Hêlîn Pirtûk Sahaf’ın kurucusu eğitimci yazar Kerem  Qosarî deyimine göre, “Para biriktirerek değil de kitap ve anı biriktirerek küçük bir servet sahibi olduğunu söyler.”

O bu zenginliğini tadını çıkarmakla kalmaz, sizlere de bu servetten bol bol ikramda bulunur. Her geçen gün önlenemez bir şekilde monotonlaşmaya başlayan yaşamımızın bir gıdım nefes alması için; değişik aktivite listeler yapılmalı ve kanımca bu listeye de sahafları da eklenmeliyiz. Bir astronot yalnız başına rasathanede kalıp teleskoptan nasıl geceler boyunca yıldızları, yıldızların gizemli hareketlerini, değişimlerini, sönüp yeniden doğmalarını seyrediyorsa, mekânın sahibi de yerinde oturur, gözlüklerinin ardından kitapların gizemli evrenine kürek çeker, okumaya dalar, bir astronom gibi eski ve yeni kitapların arasında kaybolur gider.

Bu söyleşide istemdim ki okuyucu için Kızıltepe’nin tek sahafı Hêlîn Pirtûk Sahaf’ı ve sahibi eğitimci yazar Kerem  Qosarî'yi tanıtmak. İyisi mi söyleşimize başlamak… İyi okumalar…

“Edebiyat ve tiyatro ile ilgili çalışmalar yapıyorum”

-Hêlîn Sahaf’ın kurucusu, eğitimci ve yazar Kerem  Qosarî  kimdir, ne iş yapmaktadır?
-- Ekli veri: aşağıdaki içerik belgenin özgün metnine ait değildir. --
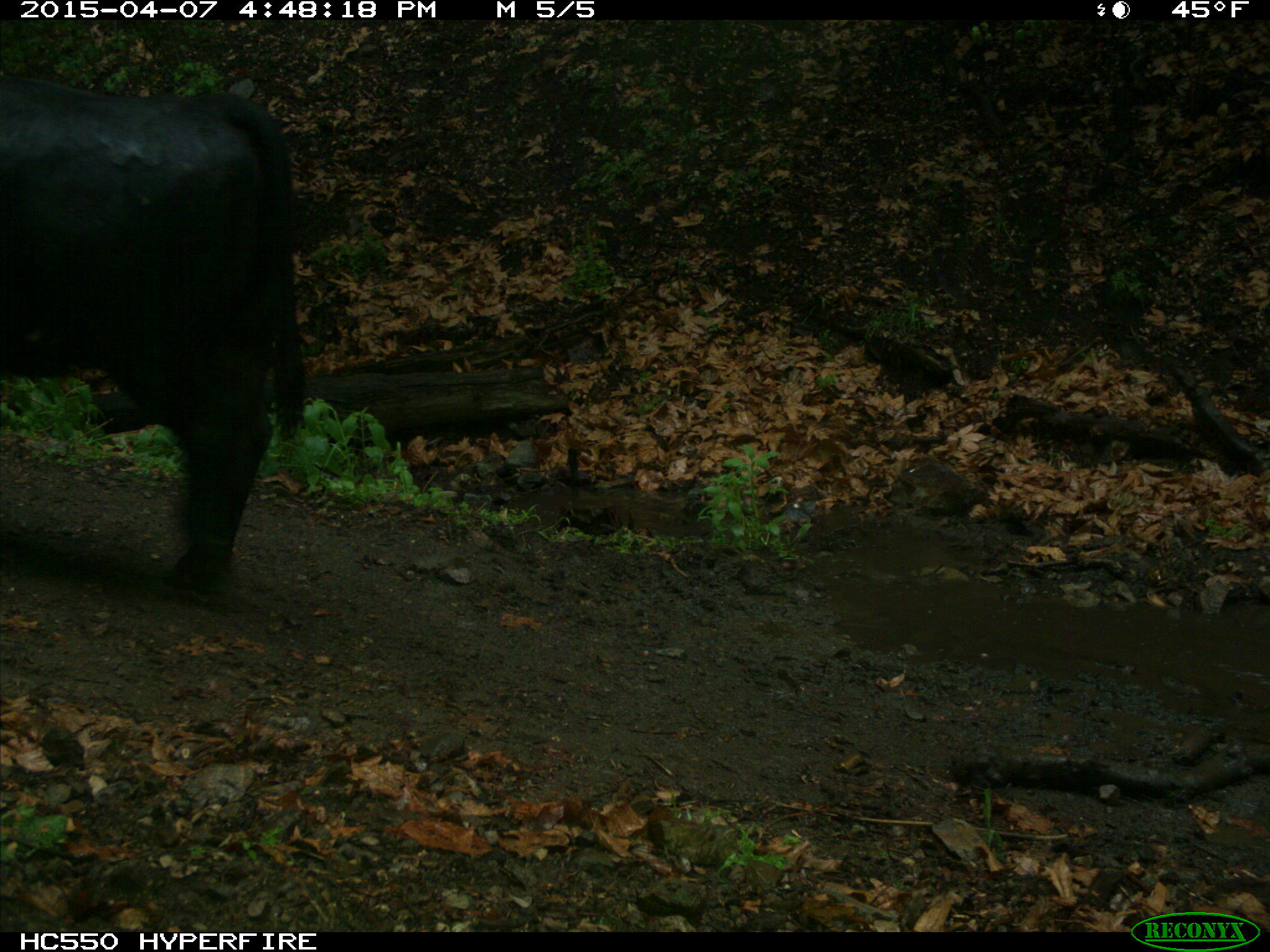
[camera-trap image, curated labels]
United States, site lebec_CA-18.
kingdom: Animalia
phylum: Chordata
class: Mammalia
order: Artiodactyla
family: Bovidae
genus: Bos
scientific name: Bos taurus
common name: domestic cow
Bos taurus (domestic cow).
Toplamda otuz yıl, çoğu "sürgün yerleri" diye bilinen bölgelerde öğretmenlik yaptım. "Görülen lüzum üzerine", bu tabir devlet tarafından zorla sürgün, yer değişikliği veya görevden ayrılmaları istenen memurlar için kullanılır, emekli oldum. Beş yılı aşkındır da Hêlîn Pirtûk Sahaf adında bir kitabevi işletmekteyim. Edebiyat ve tiyatro ile ilgili çalışmalar yapıyorum. Halen Mardin Artuklu Üniversitesi’nde Kürt Dili ve Edebiyatı bölümünde tezsiz yüksek lisans yapmaktayım.

Helin Pirtuk Sahaf

“Artık Kürtçe kitaplar da gelmeye başladı”

-Sahaf açma fikri ilk ne zaman oluştu sizde?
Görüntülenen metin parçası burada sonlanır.